This post has the following content warnings:
The System welcomes all to the Tutorial, even isekai'd catgirls
+ Show First Post
Total: 279
Posts Per Page:
Permalink

She reaches behind to keep a comforting touch on Keychain.

"Pokemon are another kind of Critter? These ones, Pack Rats, have Classes but I don't know if they have Class Powers and Upgrades. I'm still working on communicating with them better. How do you communicate with Pokemon?"

Permalink

"Oh uh, Pokemon are from a game. Humans catch them with special balls and then train them to fight better and get stronger. They're not real. But maybe System is going to make some! My favorite is Moltres. I guess Pack Rats aren't like Pokemon... Pokemon understand people because of aura. That's the power of the soul."

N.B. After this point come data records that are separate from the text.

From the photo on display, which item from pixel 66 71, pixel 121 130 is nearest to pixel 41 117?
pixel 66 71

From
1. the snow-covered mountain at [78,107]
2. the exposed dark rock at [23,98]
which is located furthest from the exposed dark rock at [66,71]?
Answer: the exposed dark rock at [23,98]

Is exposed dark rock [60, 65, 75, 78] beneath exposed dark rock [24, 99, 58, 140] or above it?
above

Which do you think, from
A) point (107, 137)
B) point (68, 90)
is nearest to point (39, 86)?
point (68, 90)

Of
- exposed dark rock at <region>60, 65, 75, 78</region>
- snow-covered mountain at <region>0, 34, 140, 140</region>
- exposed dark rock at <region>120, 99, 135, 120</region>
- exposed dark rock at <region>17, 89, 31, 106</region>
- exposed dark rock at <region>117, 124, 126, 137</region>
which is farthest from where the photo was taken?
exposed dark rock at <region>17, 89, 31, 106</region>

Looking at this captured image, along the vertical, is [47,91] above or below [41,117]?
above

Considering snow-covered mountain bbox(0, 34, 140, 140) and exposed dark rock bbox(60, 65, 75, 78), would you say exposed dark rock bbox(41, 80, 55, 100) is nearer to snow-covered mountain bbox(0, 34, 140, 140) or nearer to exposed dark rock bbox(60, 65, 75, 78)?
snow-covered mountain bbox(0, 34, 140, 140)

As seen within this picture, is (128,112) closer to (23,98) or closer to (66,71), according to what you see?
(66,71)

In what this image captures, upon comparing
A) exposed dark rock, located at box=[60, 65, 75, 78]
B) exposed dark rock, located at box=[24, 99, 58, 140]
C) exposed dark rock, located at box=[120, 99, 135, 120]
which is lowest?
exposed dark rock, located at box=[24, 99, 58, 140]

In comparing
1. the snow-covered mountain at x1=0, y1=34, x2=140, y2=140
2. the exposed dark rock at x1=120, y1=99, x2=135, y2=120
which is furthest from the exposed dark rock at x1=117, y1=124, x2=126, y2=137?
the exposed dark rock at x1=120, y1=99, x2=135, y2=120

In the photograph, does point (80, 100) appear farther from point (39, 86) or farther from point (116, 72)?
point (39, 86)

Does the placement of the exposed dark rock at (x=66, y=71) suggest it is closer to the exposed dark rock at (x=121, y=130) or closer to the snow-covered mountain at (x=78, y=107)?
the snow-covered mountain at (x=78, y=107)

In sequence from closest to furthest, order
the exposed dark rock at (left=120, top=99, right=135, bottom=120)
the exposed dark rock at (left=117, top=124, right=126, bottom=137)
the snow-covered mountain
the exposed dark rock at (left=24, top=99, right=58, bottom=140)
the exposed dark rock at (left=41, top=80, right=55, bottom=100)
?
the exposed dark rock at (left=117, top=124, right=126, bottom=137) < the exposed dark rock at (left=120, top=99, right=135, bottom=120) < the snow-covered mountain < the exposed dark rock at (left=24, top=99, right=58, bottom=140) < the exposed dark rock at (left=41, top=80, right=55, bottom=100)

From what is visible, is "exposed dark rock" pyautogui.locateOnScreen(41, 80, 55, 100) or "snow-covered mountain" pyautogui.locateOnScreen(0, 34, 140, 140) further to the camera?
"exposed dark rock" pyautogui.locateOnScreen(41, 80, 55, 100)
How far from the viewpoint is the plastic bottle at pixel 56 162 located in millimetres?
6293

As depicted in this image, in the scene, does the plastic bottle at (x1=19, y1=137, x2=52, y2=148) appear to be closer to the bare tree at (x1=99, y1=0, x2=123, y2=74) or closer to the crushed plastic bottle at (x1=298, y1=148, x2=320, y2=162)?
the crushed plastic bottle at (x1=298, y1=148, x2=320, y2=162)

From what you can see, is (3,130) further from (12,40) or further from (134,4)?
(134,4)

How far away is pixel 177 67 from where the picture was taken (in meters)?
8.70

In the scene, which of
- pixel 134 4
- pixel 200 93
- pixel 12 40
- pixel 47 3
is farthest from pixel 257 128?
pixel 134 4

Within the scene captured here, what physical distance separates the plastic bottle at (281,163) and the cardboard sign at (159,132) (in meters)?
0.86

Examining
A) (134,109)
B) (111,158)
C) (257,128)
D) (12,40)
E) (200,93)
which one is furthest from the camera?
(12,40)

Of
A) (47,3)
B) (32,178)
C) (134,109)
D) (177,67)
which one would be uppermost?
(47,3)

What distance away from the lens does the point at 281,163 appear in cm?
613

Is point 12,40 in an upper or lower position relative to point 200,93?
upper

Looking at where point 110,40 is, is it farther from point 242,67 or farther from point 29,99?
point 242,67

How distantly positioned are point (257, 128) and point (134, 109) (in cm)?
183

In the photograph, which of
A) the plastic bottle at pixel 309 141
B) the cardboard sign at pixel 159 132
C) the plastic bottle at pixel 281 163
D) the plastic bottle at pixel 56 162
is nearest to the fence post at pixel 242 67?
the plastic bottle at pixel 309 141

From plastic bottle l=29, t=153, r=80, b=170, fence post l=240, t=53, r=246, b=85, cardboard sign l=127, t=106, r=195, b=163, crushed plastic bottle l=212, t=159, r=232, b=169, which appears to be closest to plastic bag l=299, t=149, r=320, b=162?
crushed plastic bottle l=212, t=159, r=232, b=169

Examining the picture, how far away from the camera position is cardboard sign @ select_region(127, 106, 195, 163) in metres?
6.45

"David, are you bothering that young lady?" A woman calls out.

His eyes go wide. "Am I bothering you?"

Permalink

"Not at all, sir, but can you try to avoid startling the Pack Rats? They're not used to being around Tall people like us.

How do you play Pokemon? Is it a 'video game'?"

Permalink

This kid will happily ramble about Pokemon for the duration of the truck ride! And about video games! And show her some of his Pokemon cards! They pick up a few more people as the truck goes - there's a brief scare where they speed up for a second, but they take down whatever was chasing them - and then they finally arrive at the workyard.

It's a large plot of land with huge concerete blocks forming a rough wall around the whole area, and the same concrete blocks forming a dozen large aggregate bins. There are giant piles of different kinds of dirt, sand, and gravel divided by the concrete blocks. It looks like there are good sight lines all the way down to the lake, with the hill on the other side bare enough that nothing can sneak up. There are several large buildings - three large garages, a giant warehouse, a few sheds, a bunch of trucks and other vehicles sitting around, some sort of conveyor belt structure, and three trailer homes just sitting on a corner of the property. There's even a crane, and men with guns standing on top of the concrete walls, keeping a lookout. Looks like a serious industrial operation.

The Pack Rats seem to approve. They're rubbing their hands- Er, front paws- Together and looking around across the area. Dave has Nick back the truck up next to the warehouse building, and everyone starts unloading supplies and personal belongings.

Permalink

Cute kid. So that's what a video game is. She's not sure that a 'ping system' is as critical as he says - F'Wen's verbal announcements worked fine, and she's hoping that Pack Rats will be able to silently raise an alarm. Her Sonic Wave could be used as a risky 'wallbang'. She lets him ramble.

When they arrive at the workyard, she helps unload, keeping close to the Pack Rats in case they need anything, and thinks.

On one hand, she's morally obligated to stay alive as long as possible, if this world exists to any degree and she can prolong it. On the other hand, if she's in a Nexus aimed at corrupting her in some way, she needs to stay true to herself. It would be bad to learn to be a selfish coward, and it would also be bad to become too much of a martyr.

She needs to be useful to Dave's group, ideally in a way that doesn't expose her to danger. Fortunately, she's already doing well at that! She can craft, she's the Pack Rat interpreter (for now), and if she takes Enthralling Performance, she can save the whole group if they're about to be run over by monsters. (She can only use Enthralling Performance for like ten minutes at a time, so it's not worth her Mana to use it for lesser threats.)

...Enthralling Performance, or, more precisely, needing to save her Mana for it, will mean she can't craft as much. So she might not gain as much experience. And leveling up is important to being safe and to being useful. Maybe using Enthralling Performance to distract a hoard of monsters will give her a huge amount of 'XP', so it will work out in the long run?

It looks like Dave already has plenty of sentries, and everyone will want the opportunity to kill monsters. If she pushes to be a sentry, which seems like a good thing to do with the time that she won't be Crafting, she'll be directly taking experience from other people with every monster she kills or spots. Even if the people don't exist, she does not want to get used to the idea of hurting people for her own gain.

Anyway, she doesn't think the other guards will be enthusiastic about standing by for her to Pounce and then covering her back.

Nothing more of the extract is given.